WRITTEN INSTRUCTION: Please edit the items below by replacing "world series trophy" with "championship trophy" throughout, and leave everything else unchanged.

start STORED DATA

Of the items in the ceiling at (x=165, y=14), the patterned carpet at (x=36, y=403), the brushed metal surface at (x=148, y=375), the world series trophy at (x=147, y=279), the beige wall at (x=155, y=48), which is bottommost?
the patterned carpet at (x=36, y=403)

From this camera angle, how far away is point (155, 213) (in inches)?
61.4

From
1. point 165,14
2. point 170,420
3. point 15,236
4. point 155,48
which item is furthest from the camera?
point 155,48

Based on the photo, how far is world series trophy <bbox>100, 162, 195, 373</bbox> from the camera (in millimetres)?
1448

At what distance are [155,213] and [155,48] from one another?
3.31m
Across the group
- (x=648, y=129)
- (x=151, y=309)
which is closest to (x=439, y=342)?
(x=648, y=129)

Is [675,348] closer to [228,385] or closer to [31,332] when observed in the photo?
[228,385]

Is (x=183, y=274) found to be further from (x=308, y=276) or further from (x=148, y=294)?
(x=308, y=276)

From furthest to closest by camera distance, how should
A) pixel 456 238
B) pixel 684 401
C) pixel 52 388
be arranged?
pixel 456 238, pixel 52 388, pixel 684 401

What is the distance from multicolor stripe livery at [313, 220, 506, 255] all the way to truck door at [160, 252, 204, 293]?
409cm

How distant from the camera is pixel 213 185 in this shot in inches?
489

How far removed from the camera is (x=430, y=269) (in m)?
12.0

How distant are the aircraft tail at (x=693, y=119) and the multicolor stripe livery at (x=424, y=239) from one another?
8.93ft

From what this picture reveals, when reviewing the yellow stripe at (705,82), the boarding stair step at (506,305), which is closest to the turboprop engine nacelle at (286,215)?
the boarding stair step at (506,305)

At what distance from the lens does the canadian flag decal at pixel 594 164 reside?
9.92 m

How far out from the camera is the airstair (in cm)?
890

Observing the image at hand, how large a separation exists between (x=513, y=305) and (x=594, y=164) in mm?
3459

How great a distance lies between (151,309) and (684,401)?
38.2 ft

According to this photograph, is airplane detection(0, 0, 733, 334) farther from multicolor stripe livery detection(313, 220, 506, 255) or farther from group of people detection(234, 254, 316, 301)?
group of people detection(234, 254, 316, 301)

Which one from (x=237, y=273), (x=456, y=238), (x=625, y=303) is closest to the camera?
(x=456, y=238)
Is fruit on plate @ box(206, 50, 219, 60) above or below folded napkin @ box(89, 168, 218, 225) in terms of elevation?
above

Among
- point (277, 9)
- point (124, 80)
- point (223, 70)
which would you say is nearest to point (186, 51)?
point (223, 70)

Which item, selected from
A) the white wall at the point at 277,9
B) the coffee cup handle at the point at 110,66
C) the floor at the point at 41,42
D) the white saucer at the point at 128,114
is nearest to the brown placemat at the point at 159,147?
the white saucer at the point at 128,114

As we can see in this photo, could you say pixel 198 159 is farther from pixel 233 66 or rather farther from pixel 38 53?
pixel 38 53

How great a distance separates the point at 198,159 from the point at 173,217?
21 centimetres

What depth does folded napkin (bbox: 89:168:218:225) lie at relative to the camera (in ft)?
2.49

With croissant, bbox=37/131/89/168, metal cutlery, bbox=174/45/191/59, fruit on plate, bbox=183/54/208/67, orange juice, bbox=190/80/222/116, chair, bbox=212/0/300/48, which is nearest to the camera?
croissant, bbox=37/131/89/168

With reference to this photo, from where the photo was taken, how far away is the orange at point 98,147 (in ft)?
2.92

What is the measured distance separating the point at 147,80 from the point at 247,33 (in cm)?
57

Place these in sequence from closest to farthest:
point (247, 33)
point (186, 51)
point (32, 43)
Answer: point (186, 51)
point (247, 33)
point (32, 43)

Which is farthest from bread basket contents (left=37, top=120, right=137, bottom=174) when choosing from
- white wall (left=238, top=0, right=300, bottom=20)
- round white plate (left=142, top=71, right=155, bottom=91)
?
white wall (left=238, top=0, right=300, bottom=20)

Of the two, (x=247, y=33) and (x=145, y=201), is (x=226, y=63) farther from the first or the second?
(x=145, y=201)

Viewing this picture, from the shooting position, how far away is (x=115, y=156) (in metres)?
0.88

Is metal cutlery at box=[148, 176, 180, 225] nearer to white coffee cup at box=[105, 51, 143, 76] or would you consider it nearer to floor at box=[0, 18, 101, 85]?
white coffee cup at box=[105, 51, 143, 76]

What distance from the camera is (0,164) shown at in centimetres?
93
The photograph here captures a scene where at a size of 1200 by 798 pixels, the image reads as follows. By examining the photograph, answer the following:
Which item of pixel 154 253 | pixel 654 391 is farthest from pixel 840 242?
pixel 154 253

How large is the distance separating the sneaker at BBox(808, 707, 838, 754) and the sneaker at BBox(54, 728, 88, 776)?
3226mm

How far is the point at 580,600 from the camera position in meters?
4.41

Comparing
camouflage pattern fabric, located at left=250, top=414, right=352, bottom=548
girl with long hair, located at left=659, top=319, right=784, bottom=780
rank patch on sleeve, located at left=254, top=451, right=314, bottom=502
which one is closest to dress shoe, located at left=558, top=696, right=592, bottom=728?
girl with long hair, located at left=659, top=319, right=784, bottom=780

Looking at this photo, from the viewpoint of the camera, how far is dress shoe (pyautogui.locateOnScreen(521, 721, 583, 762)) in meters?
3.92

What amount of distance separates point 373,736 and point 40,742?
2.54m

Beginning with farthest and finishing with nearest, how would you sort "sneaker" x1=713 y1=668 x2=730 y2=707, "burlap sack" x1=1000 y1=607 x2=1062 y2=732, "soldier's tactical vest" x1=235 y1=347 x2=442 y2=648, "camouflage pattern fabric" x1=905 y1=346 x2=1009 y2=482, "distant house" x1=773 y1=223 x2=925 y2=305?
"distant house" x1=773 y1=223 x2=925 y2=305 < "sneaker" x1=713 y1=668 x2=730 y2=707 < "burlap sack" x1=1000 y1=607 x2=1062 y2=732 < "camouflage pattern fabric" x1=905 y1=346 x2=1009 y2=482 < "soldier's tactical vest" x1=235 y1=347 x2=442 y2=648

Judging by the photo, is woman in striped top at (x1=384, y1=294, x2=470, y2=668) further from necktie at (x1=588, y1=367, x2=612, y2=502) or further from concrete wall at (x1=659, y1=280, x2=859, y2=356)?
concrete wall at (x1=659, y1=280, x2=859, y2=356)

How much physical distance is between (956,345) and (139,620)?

end STORED DATA

SOLVED PROBLEM:
Of the items in the ceiling at (x=165, y=14), the patterned carpet at (x=36, y=403), the brushed metal surface at (x=148, y=375), the championship trophy at (x=147, y=279), the beige wall at (x=155, y=48), which is bottommost?
the patterned carpet at (x=36, y=403)

From this camera angle, how far away is point (155, 213) (in inches)?
61.4

From
1. point 165,14
2. point 170,420
3. point 15,236
4. point 155,48
which item is furthest from the camera?
point 155,48

Based on the photo, how far is championship trophy <bbox>100, 162, 195, 373</bbox> from the camera (in millimetres)?
1448

At what distance are [155,213] and [155,48] from one another?
3.31m
Across the group
- (x=648, y=129)
- (x=151, y=309)
which is closest to (x=439, y=342)?
(x=648, y=129)

Is [675,348] closer to [228,385] or closer to [31,332] when observed in the photo?
[228,385]

Is (x=183, y=274) found to be further from (x=308, y=276) or further from (x=148, y=294)?
(x=308, y=276)

From furthest to closest by camera distance, how should
A) pixel 456 238
B) pixel 684 401
C) pixel 52 388
be arranged?
pixel 456 238, pixel 52 388, pixel 684 401

What is the distance from multicolor stripe livery at [313, 220, 506, 255] all the way to truck door at [160, 252, 204, 293]?
409cm

How distant from the camera is pixel 213 185 in this shot in inches?
489

How far removed from the camera is (x=430, y=269) (in m)?
12.0

How distant are the aircraft tail at (x=693, y=119) and the multicolor stripe livery at (x=424, y=239) from one another?
8.93ft

From what this picture reveals, when reviewing the yellow stripe at (705,82), the boarding stair step at (506,305), which is closest to the turboprop engine nacelle at (286,215)?
the boarding stair step at (506,305)

At what distance from the lens does the canadian flag decal at pixel 594 164 reside?
9.92 m

How far out from the camera is the airstair (in cm)?
890

Observing the image at hand, how large a separation exists between (x=513, y=305) and (x=594, y=164) in mm?
3459

How great a distance lies between (151,309) and (684,401)?
38.2 ft

According to this photograph, is airplane detection(0, 0, 733, 334) farther from multicolor stripe livery detection(313, 220, 506, 255) or farther from group of people detection(234, 254, 316, 301)?
group of people detection(234, 254, 316, 301)

Which one from (x=237, y=273), (x=456, y=238), (x=625, y=303) is closest to the camera?
(x=456, y=238)
Is fruit on plate @ box(206, 50, 219, 60) above or below folded napkin @ box(89, 168, 218, 225) in terms of elevation?
above

Among
- point (277, 9)
- point (124, 80)
- point (223, 70)
which would you say is nearest to point (186, 51)?
point (223, 70)

Which item, selected from
A) the white wall at the point at 277,9
B) the coffee cup handle at the point at 110,66
C) the floor at the point at 41,42
D) the white saucer at the point at 128,114
is nearest to the brown placemat at the point at 159,147?
the white saucer at the point at 128,114

As we can see in this photo, could you say pixel 198 159 is farther from pixel 233 66 or rather farther from pixel 38 53?
pixel 38 53

How great a distance separates the point at 198,159 from the point at 173,217?
21 centimetres

What depth does folded napkin (bbox: 89:168:218:225) lie at relative to the camera (in ft)?
2.49

With croissant, bbox=37/131/89/168, metal cutlery, bbox=174/45/191/59, fruit on plate, bbox=183/54/208/67, orange juice, bbox=190/80/222/116, chair, bbox=212/0/300/48, which is nearest to the camera?
croissant, bbox=37/131/89/168

With reference to this photo, from where the photo was taken, how far away is the orange at point 98,147 (in ft)?
2.92

What is the measured distance separating the point at 147,80 from the point at 247,33 (in cm)?
57

Place these in sequence from closest to farthest:
point (247, 33)
point (186, 51)
point (32, 43)
Answer: point (186, 51)
point (247, 33)
point (32, 43)

Which is farthest from bread basket contents (left=37, top=120, right=137, bottom=174) when choosing from
- white wall (left=238, top=0, right=300, bottom=20)
- round white plate (left=142, top=71, right=155, bottom=91)
?
white wall (left=238, top=0, right=300, bottom=20)

Of the two, (x=247, y=33) and (x=145, y=201), is (x=226, y=63) farther from the first or the second?
(x=145, y=201)

Viewing this picture, from the shooting position, how far away is (x=115, y=156) (in metres)?
0.88

Is metal cutlery at box=[148, 176, 180, 225] nearer to white coffee cup at box=[105, 51, 143, 76] or would you consider it nearer to floor at box=[0, 18, 101, 85]?
white coffee cup at box=[105, 51, 143, 76]

What distance from the camera is (0,164) shown at in centimetres?
93
The photograph here captures a scene where at a size of 1200 by 798 pixels, the image reads as follows. By examining the photograph, answer the following:
Which item of pixel 154 253 | pixel 654 391 is farthest from pixel 840 242?
pixel 154 253

How large is the distance separating the sneaker at BBox(808, 707, 838, 754) and the sneaker at BBox(54, 728, 88, 776)?
3226mm

How far is the point at 580,600 from the camera position in meters?
4.41

Comparing
camouflage pattern fabric, located at left=250, top=414, right=352, bottom=548
girl with long hair, located at left=659, top=319, right=784, bottom=780
rank patch on sleeve, located at left=254, top=451, right=314, bottom=502
which one is closest to dress shoe, located at left=558, top=696, right=592, bottom=728?
girl with long hair, located at left=659, top=319, right=784, bottom=780

Looking at this photo, from the viewpoint of the camera, how far is dress shoe (pyautogui.locateOnScreen(521, 721, 583, 762)) in meters?
3.92

What amount of distance separates point 373,736 and point 40,742?
2.54m

Beginning with farthest and finishing with nearest, how would you sort "sneaker" x1=713 y1=668 x2=730 y2=707, "burlap sack" x1=1000 y1=607 x2=1062 y2=732, "soldier's tactical vest" x1=235 y1=347 x2=442 y2=648, "camouflage pattern fabric" x1=905 y1=346 x2=1009 y2=482, "distant house" x1=773 y1=223 x2=925 y2=305?
"distant house" x1=773 y1=223 x2=925 y2=305 < "sneaker" x1=713 y1=668 x2=730 y2=707 < "burlap sack" x1=1000 y1=607 x2=1062 y2=732 < "camouflage pattern fabric" x1=905 y1=346 x2=1009 y2=482 < "soldier's tactical vest" x1=235 y1=347 x2=442 y2=648

Judging by the photo, is woman in striped top at (x1=384, y1=294, x2=470, y2=668) further from necktie at (x1=588, y1=367, x2=612, y2=502) or further from concrete wall at (x1=659, y1=280, x2=859, y2=356)?
concrete wall at (x1=659, y1=280, x2=859, y2=356)

How much physical distance is between (956,345) and (139,620)?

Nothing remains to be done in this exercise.